Veiga-Ruiz et al. found that blood pressure monitoring using the TOF-Cuff® at the upper arm was reliable [5]. In most cases, the blood pressure taken from the lower leg just proximal to the ankle is slightly higher than when it is taken from the upper arm, which is consistent with our findings. Systolic values of the ankle–brachial index of 0.9–1.3 are considered normal [13]. Our findings of the systolic blood pressure were well within this range. Overall, our measurements showed an acceptable agreement between the devices, with the mean arterial pressures not differing significantly.

Our study sample size was similar to other reported investigations [7, 14], but still relatively small and homogenous, which limits our ability to generalize our results.

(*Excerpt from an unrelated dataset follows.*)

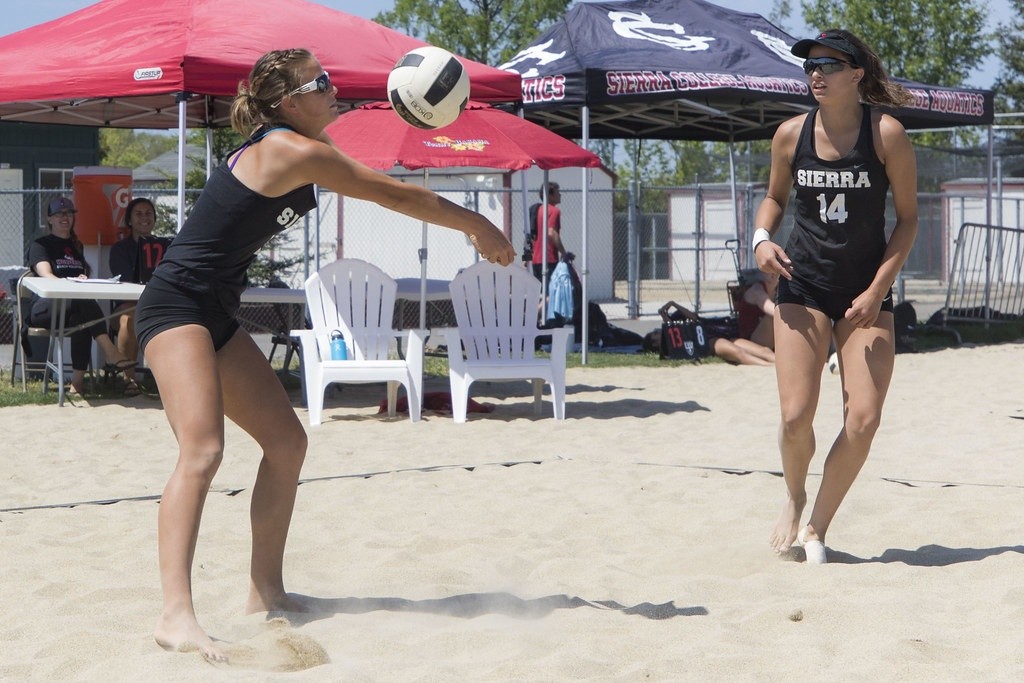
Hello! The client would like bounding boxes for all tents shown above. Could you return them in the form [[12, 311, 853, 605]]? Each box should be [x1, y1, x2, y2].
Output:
[[491, 0, 994, 365], [0, 0, 522, 235]]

Using the gold standard in neuromuscular monitoring, mechano- or electromyography, as our control device could have strengthened the robustness of our investigation. However, TOF-Scan® is one of the few available devices for the clinical standard of accelerometry and it has been found to be an acceptable device for clinical research [14]. Lastly, the main limitation of our study regarding complete coverage of a neuromuscular monitoring can be seen in the lack of data during recovery from neuromuscular block up to the point for tracheal extubation. It is important to investigate not only “front-end kinetics” (i.e., anesthesia induction) but also “back-end kinetics” (recovery period) as well. Certainly, this needs further study as postoperative residual neuromuscular blockade presents an even more important issue than intubating conditions. We limited our study to the anesthetic induction, because after anesthetic induction our patients did not follow a strict protocol concerning NMBA re-dosing or NMBA reversal at the end of surgery.

In conclusion, the time from administration of a common dose of atracurium to a TOF ratio of 0% showed large limits of agreement when the TOF-Cuff® was placed on the lower leg compared to placement of TOF-Scan® on the hand. Mean arterial blood pressure measurement showed no significant difference. There was a high failure rate with TOF-Cuff® measurements on the lower leg which needs further investigation.

Conflict of interest

The authors state that there is no conflict of interest.